# Salesperson percentage & Marketing plan?



## ironhead (Dec 28, 2005)

Hi, I would like to hear some input on a marketing strategy that I'm thinking of putting forth.

My partner and I are in the screenprinting business part time (5 months now). We have been fairly succesful getting some orders and such, but as everybody does, we'd like to get even more accounts. We both have other fulltime day jobs but would like to make screen printing become a regular job instead.

It's hard to promote ourselves on a regular basis because we are so busy during the day with work. However we have this friend that is a real good (people person), and we are thinking to ask him if he would like to become a sales person for us. He has much more free time on his hands than we do.

Our plan is to give our buddy his own business cards and he would go around on his own time and try and sell 10 shirts on consignment to local places that get everyday customer traffic (night clubs and etc..) 
Me and my partner front the cost and labor for 10 shirts and when the local business sells out we make them buy a larger quantity with no more consignment deals.
I like the consignment deal upfront because it would make the customer less worried to buy, I think, and 10 shirts would sell quickly we think.

We'd like to pay our buddy a commision on the sales he makes.

### Supplied records

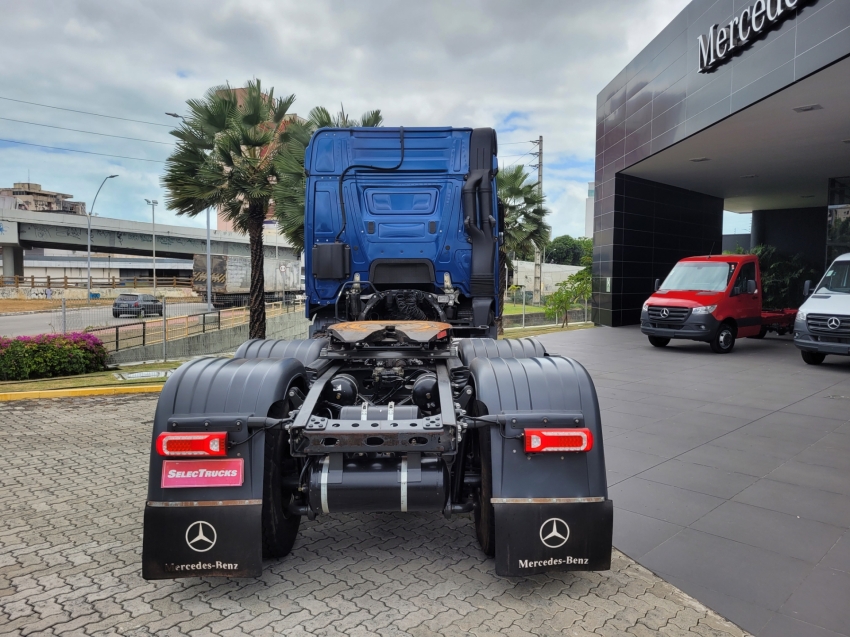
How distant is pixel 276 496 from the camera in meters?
3.32

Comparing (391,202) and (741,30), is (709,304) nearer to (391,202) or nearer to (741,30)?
(741,30)

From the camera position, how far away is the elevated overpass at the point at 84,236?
45.6 m

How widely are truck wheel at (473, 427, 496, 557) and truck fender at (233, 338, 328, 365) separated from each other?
74.8 inches

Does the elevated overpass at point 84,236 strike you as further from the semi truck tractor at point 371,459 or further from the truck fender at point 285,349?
the semi truck tractor at point 371,459

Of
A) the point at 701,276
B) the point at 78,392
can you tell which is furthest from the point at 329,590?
the point at 701,276

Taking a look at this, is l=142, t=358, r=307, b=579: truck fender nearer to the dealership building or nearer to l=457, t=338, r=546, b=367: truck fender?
l=457, t=338, r=546, b=367: truck fender

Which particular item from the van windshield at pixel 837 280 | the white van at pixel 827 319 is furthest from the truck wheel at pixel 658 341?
the van windshield at pixel 837 280

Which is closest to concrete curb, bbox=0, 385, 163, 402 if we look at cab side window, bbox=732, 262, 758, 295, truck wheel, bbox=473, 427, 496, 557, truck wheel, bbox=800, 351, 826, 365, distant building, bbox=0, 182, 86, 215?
truck wheel, bbox=473, 427, 496, 557

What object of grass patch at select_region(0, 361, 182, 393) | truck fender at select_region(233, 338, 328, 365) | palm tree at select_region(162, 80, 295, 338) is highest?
palm tree at select_region(162, 80, 295, 338)

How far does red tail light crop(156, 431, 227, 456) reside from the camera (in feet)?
9.90

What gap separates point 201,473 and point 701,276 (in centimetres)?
1342

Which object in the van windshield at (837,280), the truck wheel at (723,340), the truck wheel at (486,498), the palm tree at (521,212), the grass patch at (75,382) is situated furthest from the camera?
the palm tree at (521,212)

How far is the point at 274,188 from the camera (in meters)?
13.4

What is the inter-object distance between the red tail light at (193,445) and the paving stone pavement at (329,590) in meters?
0.83
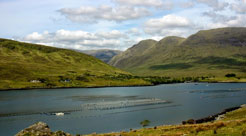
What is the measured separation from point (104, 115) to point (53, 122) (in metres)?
24.7

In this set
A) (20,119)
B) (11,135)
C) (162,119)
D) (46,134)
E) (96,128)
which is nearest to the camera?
(46,134)

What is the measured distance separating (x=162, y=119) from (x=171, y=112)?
64.3ft

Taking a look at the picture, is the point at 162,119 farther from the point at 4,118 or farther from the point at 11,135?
the point at 4,118

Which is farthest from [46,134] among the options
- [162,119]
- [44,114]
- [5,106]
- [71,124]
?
[5,106]

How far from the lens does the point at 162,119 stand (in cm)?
10644

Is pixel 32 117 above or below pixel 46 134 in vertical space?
below

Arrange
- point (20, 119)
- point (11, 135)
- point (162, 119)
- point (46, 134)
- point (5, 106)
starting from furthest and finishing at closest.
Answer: point (5, 106) < point (20, 119) < point (162, 119) < point (11, 135) < point (46, 134)

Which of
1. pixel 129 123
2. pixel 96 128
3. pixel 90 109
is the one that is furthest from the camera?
pixel 90 109

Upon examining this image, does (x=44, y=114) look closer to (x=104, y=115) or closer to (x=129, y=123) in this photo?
(x=104, y=115)

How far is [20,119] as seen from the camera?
114 metres

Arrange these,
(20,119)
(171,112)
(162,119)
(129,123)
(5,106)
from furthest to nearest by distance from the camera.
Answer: (5,106)
(171,112)
(20,119)
(162,119)
(129,123)

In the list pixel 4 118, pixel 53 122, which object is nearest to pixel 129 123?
pixel 53 122

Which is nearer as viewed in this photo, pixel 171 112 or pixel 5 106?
pixel 171 112

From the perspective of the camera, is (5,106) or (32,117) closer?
(32,117)
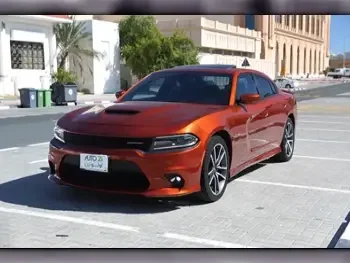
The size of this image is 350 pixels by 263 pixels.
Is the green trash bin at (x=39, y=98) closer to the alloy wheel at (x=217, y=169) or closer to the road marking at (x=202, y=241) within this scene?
the alloy wheel at (x=217, y=169)

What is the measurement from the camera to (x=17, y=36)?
76.8ft

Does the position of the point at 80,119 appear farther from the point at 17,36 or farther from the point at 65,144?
the point at 17,36

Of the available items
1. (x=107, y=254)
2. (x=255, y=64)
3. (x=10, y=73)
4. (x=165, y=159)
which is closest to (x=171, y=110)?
(x=165, y=159)

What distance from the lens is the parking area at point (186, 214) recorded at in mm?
3754

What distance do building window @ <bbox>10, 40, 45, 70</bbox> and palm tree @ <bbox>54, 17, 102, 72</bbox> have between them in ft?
6.52

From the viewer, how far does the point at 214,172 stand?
476 cm

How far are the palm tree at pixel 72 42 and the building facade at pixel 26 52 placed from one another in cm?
111

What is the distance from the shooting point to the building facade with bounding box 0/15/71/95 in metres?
22.6

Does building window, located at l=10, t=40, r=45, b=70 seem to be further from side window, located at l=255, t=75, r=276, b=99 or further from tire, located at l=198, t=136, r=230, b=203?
tire, located at l=198, t=136, r=230, b=203

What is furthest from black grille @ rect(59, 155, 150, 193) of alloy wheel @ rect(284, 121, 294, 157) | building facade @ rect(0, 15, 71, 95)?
building facade @ rect(0, 15, 71, 95)

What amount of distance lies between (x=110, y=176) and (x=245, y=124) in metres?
1.79

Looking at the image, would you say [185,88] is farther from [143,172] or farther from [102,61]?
[102,61]

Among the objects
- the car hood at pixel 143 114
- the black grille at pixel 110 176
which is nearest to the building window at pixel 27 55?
the car hood at pixel 143 114

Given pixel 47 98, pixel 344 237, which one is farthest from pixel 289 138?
pixel 47 98
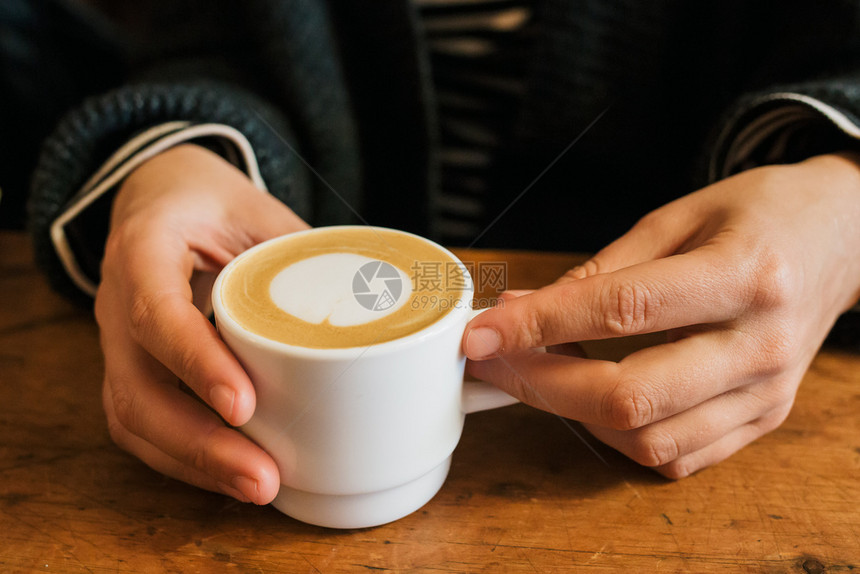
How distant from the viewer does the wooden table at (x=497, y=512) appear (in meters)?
0.42

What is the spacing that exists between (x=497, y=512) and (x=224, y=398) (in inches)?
8.7

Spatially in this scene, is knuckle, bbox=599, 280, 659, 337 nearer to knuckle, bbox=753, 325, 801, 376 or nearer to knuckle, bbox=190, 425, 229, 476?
knuckle, bbox=753, 325, 801, 376

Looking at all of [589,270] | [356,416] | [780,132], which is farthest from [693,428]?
[780,132]

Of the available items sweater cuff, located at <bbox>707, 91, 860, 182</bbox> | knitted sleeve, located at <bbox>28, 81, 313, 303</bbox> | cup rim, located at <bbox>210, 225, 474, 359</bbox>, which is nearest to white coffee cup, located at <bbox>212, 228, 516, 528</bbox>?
cup rim, located at <bbox>210, 225, 474, 359</bbox>

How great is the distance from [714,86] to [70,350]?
95 cm

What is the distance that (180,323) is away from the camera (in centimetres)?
43

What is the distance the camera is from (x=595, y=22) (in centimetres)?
86

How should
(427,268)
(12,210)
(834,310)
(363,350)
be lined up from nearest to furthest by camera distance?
(363,350) < (427,268) < (834,310) < (12,210)

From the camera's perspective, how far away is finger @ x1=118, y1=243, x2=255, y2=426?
39cm

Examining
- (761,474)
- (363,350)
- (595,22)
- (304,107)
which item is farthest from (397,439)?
(595,22)

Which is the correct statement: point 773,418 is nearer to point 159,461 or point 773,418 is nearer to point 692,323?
point 692,323

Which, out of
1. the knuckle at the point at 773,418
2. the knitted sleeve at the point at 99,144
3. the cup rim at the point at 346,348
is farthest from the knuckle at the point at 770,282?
the knitted sleeve at the point at 99,144

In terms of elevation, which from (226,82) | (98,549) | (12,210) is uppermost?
(226,82)

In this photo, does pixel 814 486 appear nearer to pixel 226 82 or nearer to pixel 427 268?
pixel 427 268
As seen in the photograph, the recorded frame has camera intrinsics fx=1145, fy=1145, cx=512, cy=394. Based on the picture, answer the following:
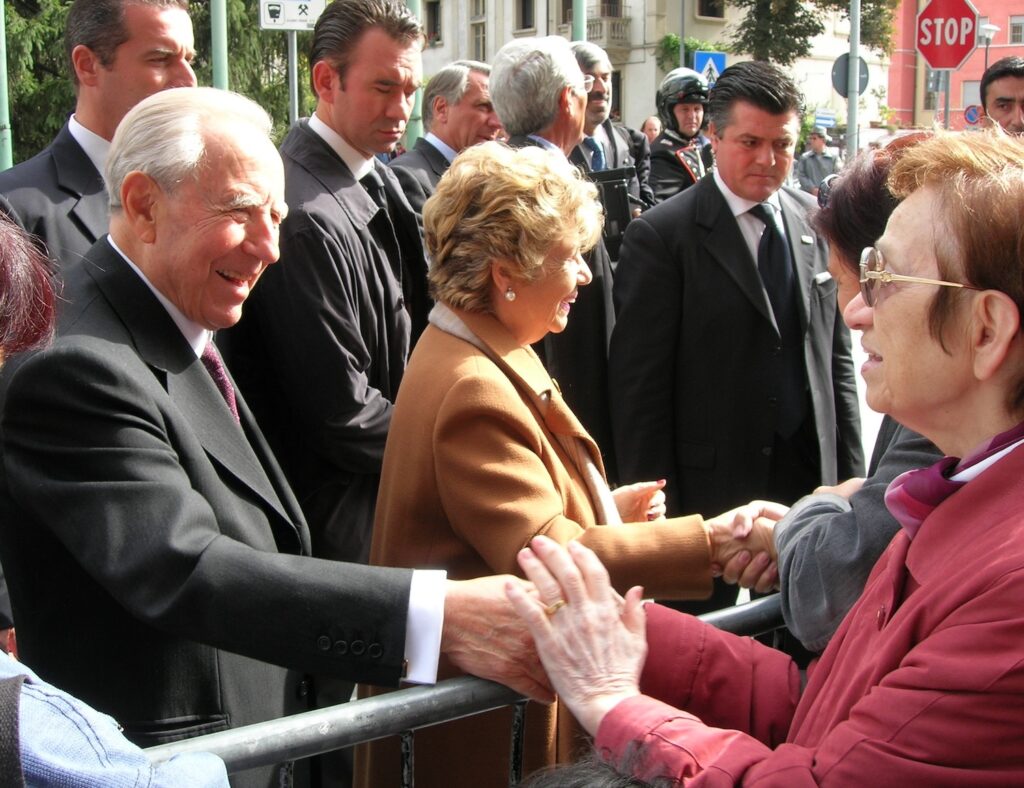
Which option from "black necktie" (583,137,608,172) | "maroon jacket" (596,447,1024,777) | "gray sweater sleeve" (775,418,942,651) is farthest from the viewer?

### To be done
Answer these three questions from the forum post about a screenprinting sales plan:
1. How long have the poster and the partner been in the screenprinting business part time?
2. How many shirts would the friend try to sell on consignment to each local place?
3. How do they want to pay the friend?
The lines above aren't needed here.

### Task response
1. Five months.
2. Ten shirts.
3. With a commission on the sales he makes.